## GOALS
- a) List every policy that the passage on politics and children names as, in the writer's opinion, most benefiting children.
- b) Reproduce word for word the part of the passage on politics and children that runs from "With all that" up to and including "discourse does not.".
- c) Answer these questions using the passage on politics and children:
(i) How many children did the writer give birth to before age 30?
(ii) According to the writer, what idea is a substantial chunk of their politics premised on?
(iii) What does the writer say the current discourse does not do?

## SOURCE

With all that being said, allow me to violate my own common sense and say what I believe to be true: If socialist progressives are inveterate childless baby-haters, this is news to me, my husband, and the two children I birthed before age 30. We’re fairly fond of the critters around here, and a substantial chunk of our politics is premised on the idea that children are precious and deserve the very best we have to offer as a society, regardless of whether their parents are rich or poor. But whatever one’s beliefs about which policies most benefit children—universal health care; paid parental leave; free child care, pre-K, and school lunches, in my opinion—a political conversation that favors kids has to take children as its subject. This current discourse does not.

## DATA EXCERPTS

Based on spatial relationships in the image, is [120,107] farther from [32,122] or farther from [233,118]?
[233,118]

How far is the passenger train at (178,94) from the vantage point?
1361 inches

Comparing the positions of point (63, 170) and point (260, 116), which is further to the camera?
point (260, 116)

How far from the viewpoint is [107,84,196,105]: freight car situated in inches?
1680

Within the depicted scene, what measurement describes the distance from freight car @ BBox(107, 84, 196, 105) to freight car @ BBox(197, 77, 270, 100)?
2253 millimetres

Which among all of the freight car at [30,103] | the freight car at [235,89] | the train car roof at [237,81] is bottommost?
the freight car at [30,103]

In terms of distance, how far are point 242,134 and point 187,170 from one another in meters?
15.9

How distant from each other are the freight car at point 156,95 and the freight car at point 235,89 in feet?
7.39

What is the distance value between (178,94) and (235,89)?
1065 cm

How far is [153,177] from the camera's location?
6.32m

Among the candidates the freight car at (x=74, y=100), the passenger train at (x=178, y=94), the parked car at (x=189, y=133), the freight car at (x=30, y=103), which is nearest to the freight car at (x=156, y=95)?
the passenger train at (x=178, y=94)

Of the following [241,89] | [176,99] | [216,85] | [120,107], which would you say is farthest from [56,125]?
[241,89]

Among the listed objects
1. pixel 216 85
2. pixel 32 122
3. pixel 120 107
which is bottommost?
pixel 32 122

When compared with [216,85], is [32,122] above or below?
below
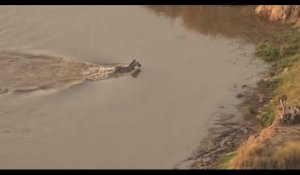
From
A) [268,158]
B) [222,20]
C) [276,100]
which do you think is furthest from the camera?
[222,20]

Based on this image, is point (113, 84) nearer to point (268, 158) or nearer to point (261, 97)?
point (261, 97)

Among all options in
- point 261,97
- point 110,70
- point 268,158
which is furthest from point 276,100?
point 110,70

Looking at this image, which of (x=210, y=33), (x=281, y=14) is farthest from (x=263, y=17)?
(x=210, y=33)

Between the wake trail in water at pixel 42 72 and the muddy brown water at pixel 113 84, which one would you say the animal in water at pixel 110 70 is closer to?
the wake trail in water at pixel 42 72

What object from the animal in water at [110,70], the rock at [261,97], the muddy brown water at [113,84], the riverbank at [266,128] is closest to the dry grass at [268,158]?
the riverbank at [266,128]

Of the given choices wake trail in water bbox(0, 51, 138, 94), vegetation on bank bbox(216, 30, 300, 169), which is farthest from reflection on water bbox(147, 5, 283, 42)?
wake trail in water bbox(0, 51, 138, 94)

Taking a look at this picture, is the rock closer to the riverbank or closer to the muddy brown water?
the riverbank

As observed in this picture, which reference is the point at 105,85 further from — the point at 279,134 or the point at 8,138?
the point at 279,134
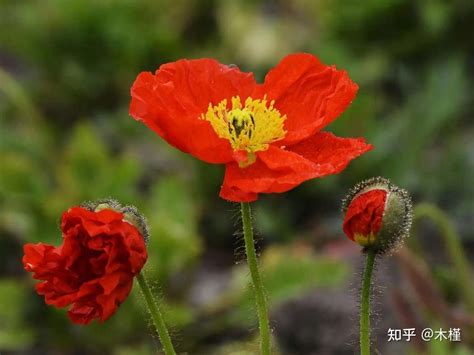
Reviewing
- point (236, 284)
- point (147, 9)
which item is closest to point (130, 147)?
point (147, 9)

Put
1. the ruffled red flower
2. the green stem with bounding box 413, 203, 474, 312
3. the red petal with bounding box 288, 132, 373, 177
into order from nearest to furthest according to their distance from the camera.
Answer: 1. the ruffled red flower
2. the red petal with bounding box 288, 132, 373, 177
3. the green stem with bounding box 413, 203, 474, 312

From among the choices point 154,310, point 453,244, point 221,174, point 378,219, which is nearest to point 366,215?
point 378,219

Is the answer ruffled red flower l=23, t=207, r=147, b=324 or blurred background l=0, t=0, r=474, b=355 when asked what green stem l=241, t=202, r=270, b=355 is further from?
blurred background l=0, t=0, r=474, b=355

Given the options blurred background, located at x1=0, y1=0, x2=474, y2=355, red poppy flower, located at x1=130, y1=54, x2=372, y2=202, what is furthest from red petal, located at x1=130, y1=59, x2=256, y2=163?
blurred background, located at x1=0, y1=0, x2=474, y2=355

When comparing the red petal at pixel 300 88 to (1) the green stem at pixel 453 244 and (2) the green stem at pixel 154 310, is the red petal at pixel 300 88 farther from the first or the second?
(1) the green stem at pixel 453 244

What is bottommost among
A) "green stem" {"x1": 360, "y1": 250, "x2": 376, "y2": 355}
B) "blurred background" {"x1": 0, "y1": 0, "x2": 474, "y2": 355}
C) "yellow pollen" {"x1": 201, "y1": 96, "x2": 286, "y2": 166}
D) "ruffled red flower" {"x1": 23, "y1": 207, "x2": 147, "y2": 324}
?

## RESULTS OF THE TASKS
- a)
universal health care
paid parental leave
free child care
pre-K
school lunches

- b)
With all that being said, allow me to violate my own common sense and say what I believe to be true: If socialist progressives are inveterate childless baby-haters, this is news to me, my husband, and the two children I birthed before age 30. We’re fairly fond of the critters around here, and a substantial chunk of our politics is premised on the idea that children are precious and deserve the very best we have to offer as a society, regardless of whether their parents are rich or poor. But whatever one’s beliefs about which policies most benefit children—universal health care; paid parental leave; free child care, pre-K, and school lunches, in my opinion—a political conversation that favors kids has to take children as its subject. This current discourse does not.

- c)
(i) Two.
(ii) That children are precious and deserve the very best we have to offer as a society, regardless of whether their parents are rich or poor.
(iii) It does not take children as its subject.